>> start DATA FOR THIS TASK

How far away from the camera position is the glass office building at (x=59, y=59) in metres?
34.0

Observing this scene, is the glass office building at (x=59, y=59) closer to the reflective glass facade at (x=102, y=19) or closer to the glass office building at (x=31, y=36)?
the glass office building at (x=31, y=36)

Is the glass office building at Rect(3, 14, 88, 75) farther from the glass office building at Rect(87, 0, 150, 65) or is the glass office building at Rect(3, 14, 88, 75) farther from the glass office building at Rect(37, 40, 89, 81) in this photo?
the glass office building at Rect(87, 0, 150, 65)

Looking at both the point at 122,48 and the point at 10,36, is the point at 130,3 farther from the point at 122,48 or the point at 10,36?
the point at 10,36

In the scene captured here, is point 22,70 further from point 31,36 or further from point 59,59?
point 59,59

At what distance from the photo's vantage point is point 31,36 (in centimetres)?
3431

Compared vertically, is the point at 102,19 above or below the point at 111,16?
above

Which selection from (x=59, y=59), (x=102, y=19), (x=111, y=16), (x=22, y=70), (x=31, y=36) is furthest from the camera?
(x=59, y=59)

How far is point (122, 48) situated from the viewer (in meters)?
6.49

>> end DATA FOR THIS TASK
>> start DATA FOR THIS TASK

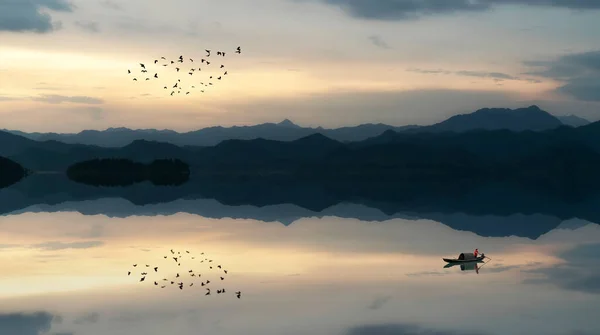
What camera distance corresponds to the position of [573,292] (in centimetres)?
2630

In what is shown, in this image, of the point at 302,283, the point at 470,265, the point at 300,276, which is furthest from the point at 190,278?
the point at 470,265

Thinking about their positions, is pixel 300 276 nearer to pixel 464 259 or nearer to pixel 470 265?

>> end DATA FOR THIS TASK

• **DIRECTIVE**
Please edit the rows starting at the line containing "What camera distance" and ending at the line containing "Thinking about their", replacing "furthest" with "farthest" and leaving everything else unchanged. Give only those rows.

• **FINISHED EXERCISE**
What camera distance corresponds to the position of [573,292] (in centimetres)?
2630

In what is shown, in this image, of the point at 302,283, the point at 470,265, the point at 300,276, which is farthest from the point at 190,278?
the point at 470,265

Thinking about their positions, is pixel 300 276 nearer to pixel 464 259 or nearer to pixel 470 265?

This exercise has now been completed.